Catherine Clément, une autrice que j’affectionne particulièrement, le résumait très bien dans les années soixante-dix : «
Écrire, acte qui non seulement “réalisera” le rapport décensuré de la femme à sa sexualité, à son être-femme, lui rendant accès à ses propres forces ; qui lui rendra ses biens, ses plaisirs, ses organes, ses immenses territoires corporels tenus sous scellés.»
(2)
Au Moyen Âge…
À cette époque-là, l’expression de l’amour des femmes varie en fonction de différents contextes, tels que la classe sociale supérieure, l’éducation, les normes culturelles et les attentes sociales de l’époque. On parle d’amour courtois : un concept romantique et idéalisé qui influençait souvent les relations amoureuses de l’aristocratie. Selon ses critères, les femmes devaient être vénérées comme des êtres divins et inaccessibles, souvent représentés comme des figures d’inspiration. Du coup, l’amour se trouvait souvent considéré comme une source de motivation pour accomplir des actes de bravoure et de chevalerie. Les hommes exprimaient leur passion à travers des poèmes, des chansons et des gestes de dévotion.
Malgré cela, le mariage était réduit à une question d’alliances politiques et de stabilité économique, plutôt que d’amour romantique, on parlait d’ailleurs de « mariage arrangé », tout un programme…

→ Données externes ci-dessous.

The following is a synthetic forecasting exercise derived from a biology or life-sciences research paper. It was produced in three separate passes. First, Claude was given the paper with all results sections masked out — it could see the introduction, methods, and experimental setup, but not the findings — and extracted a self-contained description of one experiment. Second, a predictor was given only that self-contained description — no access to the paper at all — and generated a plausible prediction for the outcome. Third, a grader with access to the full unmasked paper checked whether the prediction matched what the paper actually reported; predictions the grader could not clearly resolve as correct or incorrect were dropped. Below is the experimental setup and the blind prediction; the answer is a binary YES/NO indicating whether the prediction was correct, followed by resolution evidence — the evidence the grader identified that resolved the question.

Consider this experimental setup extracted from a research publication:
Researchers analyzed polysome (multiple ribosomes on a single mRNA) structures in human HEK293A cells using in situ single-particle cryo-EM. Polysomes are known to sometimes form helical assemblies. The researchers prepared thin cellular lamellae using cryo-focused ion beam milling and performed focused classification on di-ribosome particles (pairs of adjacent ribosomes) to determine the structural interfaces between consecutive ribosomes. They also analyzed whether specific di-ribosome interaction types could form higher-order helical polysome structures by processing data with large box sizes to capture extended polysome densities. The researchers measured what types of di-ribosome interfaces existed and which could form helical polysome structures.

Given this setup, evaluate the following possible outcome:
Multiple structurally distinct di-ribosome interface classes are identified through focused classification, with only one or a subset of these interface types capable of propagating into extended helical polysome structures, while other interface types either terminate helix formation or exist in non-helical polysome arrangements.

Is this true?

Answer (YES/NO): YES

Les femmes, en particulier celles de la noblesse et de la bourgeoisie, étaient souvent mariées à un homme choisi par leur famille pour des raisons stratégiques. Elles n’avaient pas beaucoup de pouvoir de décision lorsqu’il s’agissait de choisir leurs partenaires, puisque considérées comme étant inférieures aux hommes et soumises à leur autorité. Les normes sociales de l’époque les encourageaient avant tout à être dociles, vertueuses et obéissantes envers leur mari. L’expression de leur amour était liée avant tout à leur rôle de soutien et de dévotion envers leur époux et leur famille. En tant que mères et protectrices de la famille, leur rôle se réduisait à éduquer les enfants, en les nourrissant et en prenant soin d’eux. […]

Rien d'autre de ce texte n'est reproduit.